> **DOCUMENT TEXT**

—————

# Help?



## LittleAnimalLover (Jul 27, 2011)

Hey!

I need some help choosing a pet. I would love a Roborovski Hamster and I have done all my research, know all about them. But I was wondering, are there any other small pets (ones that I would be able to handle) that *are not nocturnal?* The one thing I am concerned about is having the hamster, and it being asleep all day and awake all night!!!

Any suggestions?

Also, I would like small animals and please don't say Guinea Pigs!!!

Thanks!!!


----------



## Lil Miss (Dec 11, 2010)

robos are very fast, and if you arent used to them i wouldnt recommend them if you want something to handle
for a first time hamster owner i would recommend a syrian

what about gerbils, they are awake in the daytime and are very friendly little creatures


----------



## Guest (Jul 27, 2011)

Have you thought about researching into getting a couple rescue Degu's?

Degu's are diurnal so they are awake when we are, and they are such fun to watch chattering to each other 

And with patience they love to climb all over you and have a cuddle


----------



## Rhi (Feb 19, 2011)

—————

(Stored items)

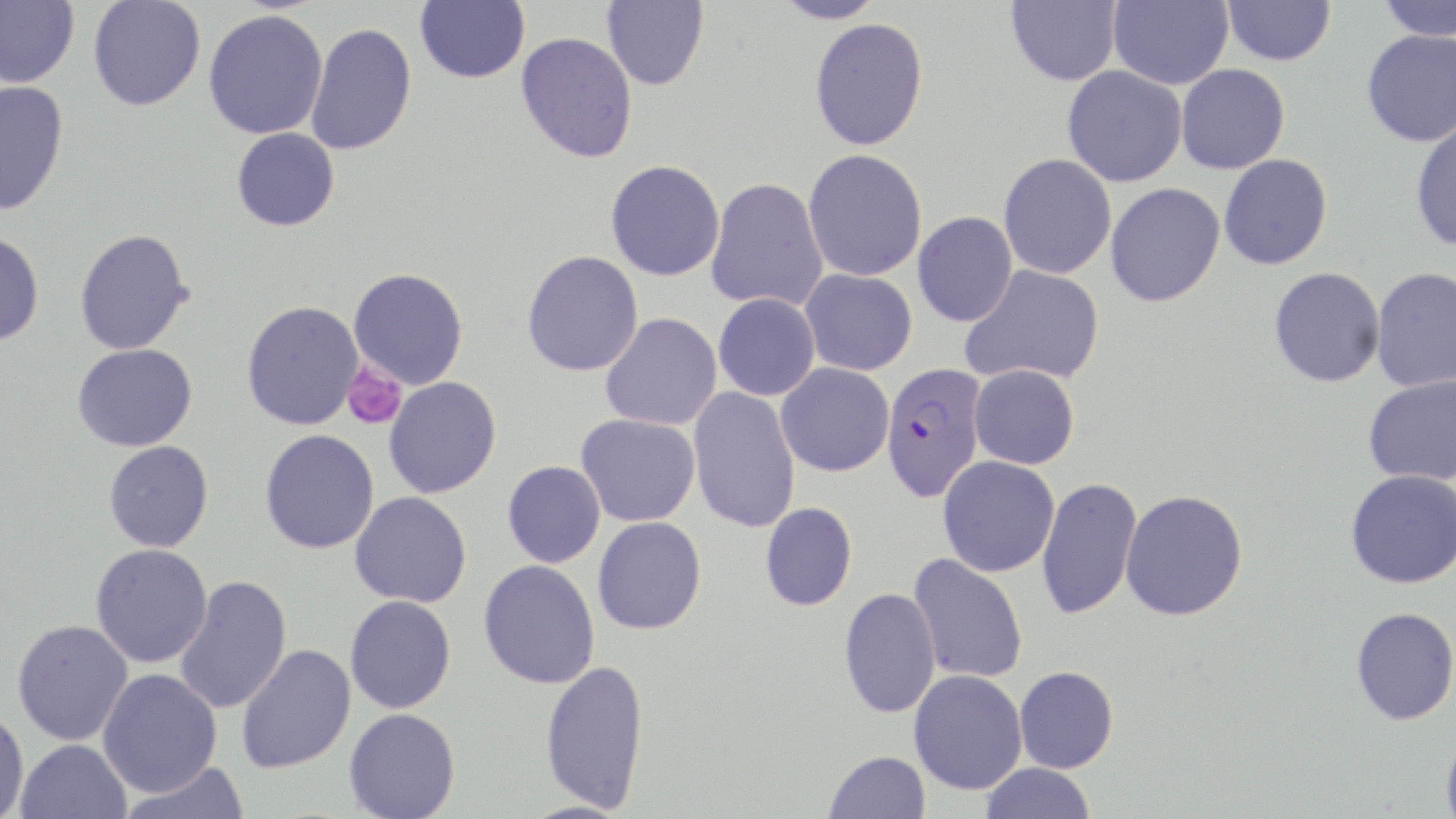
slide-level diagnosis = Plasmodium falciparum
platelet locations = approximate bounding boxes as (x1, y1, x2, y2) in pixels: (342, 364, 406, 430)
uninfected red blood cell locations = approximate bounding boxes as (x1, y1, x2, y2) in pixels: (0, 0, 79, 89), (87, 0, 206, 112), (415, 0, 529, 83), (601, 0, 709, 90), (771, 0, 887, 24), (1005, 0, 1122, 86), (1108, 0, 1233, 90), (1222, 0, 1335, 66), (1376, 0, 1456, 40), (203, 9, 328, 140), (809, 18, 928, 151), (305, 22, 417, 156), (1361, 29, 1456, 147), (516, 31, 638, 163), (1176, 64, 1289, 174), (1062, 66, 1187, 187), (0, 81, 69, 215), (1410, 118, 1456, 252), (231, 128, 339, 231), (803, 149, 927, 281), (998, 153, 1116, 279), (1219, 154, 1333, 270), (606, 160, 725, 281), (706, 177, 828, 312), (1105, 183, 1226, 307), (913, 211, 1017, 327), (74, 228, 193, 355), (0, 229, 44, 347), (521, 250, 644, 376), (960, 264, 1105, 387), (1268, 267, 1385, 387), (1370, 267, 1456, 392), (348, 268, 469, 389), (800, 269, 917, 375), (713, 293, 820, 401), (242, 300, 364, 430), (600, 314, 722, 431), (73, 343, 197, 451), (776, 362, 894, 477), (969, 364, 1080, 469), (1362, 375, 1456, 485), (384, 377, 501, 498), (687, 386, 801, 533), (576, 414, 700, 527), (260, 429, 379, 554), (103, 441, 214, 552), (938, 456, 1059, 577), (502, 461, 606, 568), (1345, 469, 1456, 589), (1037, 476, 1142, 620), (1120, 489, 1249, 621), (350, 491, 472, 608), (760, 502, 857, 611), (592, 516, 707, 635), (90, 543, 213, 668), (908, 553, 1028, 683), (478, 560, 600, 689), (173, 575, 292, 715), (839, 586, 941, 719), (345, 595, 457, 714), (1350, 607, 1456, 725), (11, 619, 134, 746), (236, 643, 356, 773), (540, 659, 650, 812), (1014, 666, 1119, 773), (97, 668, 222, 798), (909, 669, 1027, 794), (344, 708, 460, 819), (0, 709, 29, 819), (1440, 730, 1456, 819), (15, 738, 132, 819), (824, 750, 931, 819), (119, 762, 252, 819), (980, 763, 1096, 819)
stain = May-Grünwald-Giemsa
field of view = single
preparation = thin blood film
Plasmodium falciparum-infected red blood cell locations = approximate bounding boxes as (x1, y1, x2, y2) in pixels: (880, 362, 987, 503)
modality = optical microscopy
magnification = 1000x
image size = 1456×819 pixels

—————

> **DIRECTIONS**
1: In the pet-advice thread, recast the paragraph that begins "I need some help choosing a pet" as a short bulleted list that keeps its main facts.
2: Pick up the pet-advice thread where it stops, writing the reply that follows the heading for Rhi.

> **RESULTS FOR THE EXERCISE**
1:
- The poster wants help choosing a pet and would love a Roborovski hamster, having already researched the breed thoroughly.
- The poster asks whether any other small pets that could be handled are not nocturnal.
- The main worry is that a hamster would sleep all day and be awake all night.

2:
Don't forget rats. They are very intelligent, like to be handled and are awake during the day assuming there's something to be awake for


----------



## manic rose (Mar 12, 2011)

LittleAnimalLover said:


> Also, I would like small animals and please don't say Guinea Pigs!!!


oh why not?  they are very sweet little things

I would second Rhi on getting rats. I love my three boys to pieces and they are very entertaining to watch and play with.


----------



## LittleAnimalLover (Jul 27, 2011)

Thanks all for the help so far. I would like rats, but my mum can't stand them (Don't know why, I adore them!) and won't allow them in the house. 
Degu's sound cool, I'm tied between robo's and degu's. 
I have some experience with robos, as my cousin has them and I look after them sometimes.
Can I ask you opinion on what you think of chipmunks?


----------



## Guest (Aug 1, 2011)

Personally I wouldn't recommend chipmonks, they need a lot of care and stimulation and they are much more of a watchy pet than one you can handle.
Personally I don't think Chipmonks should be kept in cages but thats a whole new story lol.


----------



## Snippet (Apr 14, 2011)

It's a shame your mum won't let you have rats. My girls are awake any time I'm near theit cage.

Degus are lovely animals. They're a little rat like in their behaviour, but the degus at college weren't as snuggly as the rats. You could also consider chinchillas. Some of them like to be handled, but others don't.


----------



## forgotten~myth (May 30, 2010)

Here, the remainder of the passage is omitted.